Savona. Fumata nera per la situazione del trasporto pubblico locale della provincia di Savona. Anche l’incontro di oggi in Prefettura con i sindacati non ha portato a nessun risultato sperato.
Tutto è cominciato quando la Regione ha annunciato che a causa della manovra del governo sarebbero stati tagliati 3,5 milioni di euro dal bilancio della Tpl. A quel punto l’azienda ha presentato ai sindacati una manovra molto dura che avrebbe pesato per lo più sulle spalle dei lavoratori e a svantaggio dei servizi per l’utenza annunciando esuberi e un taglio di 300 euro al mese di contratto integrativo, oltre che ad un aumento del biglietto del 30% e una flessibilità ancora più esasperata sui turni di lavoro degli autisti.
Il prefetto Claudio Sammartino a fine ottobre aveva già tentato una mediazione, che però non aveva portato i risultati sperati. Questo mattina nel Palazzo del Governo savonese ancora un incontro dopo la massiccia adesione dello sciopero odierno dei mezzi pubblici. Presenti i sindacati e il capo di gabinetto Alessandra Lazzari.
Mario Schivo, segretario della Cgil Trasporti, al termine dell’assemblea ha fatto il punto della situazione: “I sindacati hanno ribadito le loro posizioni, il fatto è che la vertenza esula dalla dialettica aziendale in quanto dipende dai tagli imposti dalla manovra finanziaria”.

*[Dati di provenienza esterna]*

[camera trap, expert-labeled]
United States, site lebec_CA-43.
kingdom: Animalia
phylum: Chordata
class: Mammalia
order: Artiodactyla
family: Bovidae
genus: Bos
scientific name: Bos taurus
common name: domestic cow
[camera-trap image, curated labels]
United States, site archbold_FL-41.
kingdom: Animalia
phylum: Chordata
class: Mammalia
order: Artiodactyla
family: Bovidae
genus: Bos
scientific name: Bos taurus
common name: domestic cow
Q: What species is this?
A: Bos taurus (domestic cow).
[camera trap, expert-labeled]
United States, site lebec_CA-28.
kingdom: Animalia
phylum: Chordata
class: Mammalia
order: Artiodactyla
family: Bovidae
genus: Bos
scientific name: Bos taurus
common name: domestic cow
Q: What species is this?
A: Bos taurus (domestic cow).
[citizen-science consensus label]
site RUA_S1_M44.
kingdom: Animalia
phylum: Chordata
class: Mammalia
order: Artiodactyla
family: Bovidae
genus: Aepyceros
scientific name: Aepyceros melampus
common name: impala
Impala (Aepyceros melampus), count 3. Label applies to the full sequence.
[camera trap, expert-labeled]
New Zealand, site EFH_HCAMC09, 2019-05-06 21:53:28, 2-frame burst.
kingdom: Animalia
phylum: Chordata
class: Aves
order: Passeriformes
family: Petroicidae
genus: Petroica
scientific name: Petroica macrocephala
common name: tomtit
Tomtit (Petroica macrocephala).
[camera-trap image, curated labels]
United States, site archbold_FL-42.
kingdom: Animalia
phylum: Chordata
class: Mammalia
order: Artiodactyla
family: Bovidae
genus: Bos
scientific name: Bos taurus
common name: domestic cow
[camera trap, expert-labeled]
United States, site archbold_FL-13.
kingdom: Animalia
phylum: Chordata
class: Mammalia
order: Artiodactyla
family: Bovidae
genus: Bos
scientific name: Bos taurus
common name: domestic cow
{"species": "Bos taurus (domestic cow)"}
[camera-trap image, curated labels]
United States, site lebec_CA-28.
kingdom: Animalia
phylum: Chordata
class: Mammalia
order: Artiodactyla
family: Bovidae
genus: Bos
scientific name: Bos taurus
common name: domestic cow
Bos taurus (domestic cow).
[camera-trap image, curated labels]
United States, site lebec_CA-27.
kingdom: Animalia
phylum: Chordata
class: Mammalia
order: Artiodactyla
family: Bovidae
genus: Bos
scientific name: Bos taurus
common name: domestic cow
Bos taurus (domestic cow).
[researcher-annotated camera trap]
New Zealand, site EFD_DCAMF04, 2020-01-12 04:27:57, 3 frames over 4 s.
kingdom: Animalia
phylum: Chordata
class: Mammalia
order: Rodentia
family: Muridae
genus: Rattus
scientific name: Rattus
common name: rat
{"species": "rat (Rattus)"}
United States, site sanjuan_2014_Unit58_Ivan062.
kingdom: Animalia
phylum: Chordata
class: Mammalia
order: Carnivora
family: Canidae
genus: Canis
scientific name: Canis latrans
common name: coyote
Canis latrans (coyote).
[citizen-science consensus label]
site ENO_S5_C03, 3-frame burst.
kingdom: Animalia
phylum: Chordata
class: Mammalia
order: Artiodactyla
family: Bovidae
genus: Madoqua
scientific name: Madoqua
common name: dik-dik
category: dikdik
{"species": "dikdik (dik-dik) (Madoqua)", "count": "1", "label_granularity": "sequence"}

“Mai come in questa amministrazione si sono investite risorse su un settore delicato come il trasporto pubblico – ha commentato il sindaco di Savona Federico Berruti, tirato in ballo dai sindacati per una forte azione degli enti pubblici azionisti – ma nessuno ha la bacchetta magica. Ovviamente il periodo di crisi economica non ci aiuta, è solo lavorando uniti che troveremo una soluzione”.
Intanto è stato fissato per il 16 novembre l’incontro in Regione Liguria con l’assessore ai trasporti Enrico Vesco per quantificare l’entità dei tagli che ricadranno sul trasporto pubblico savonese.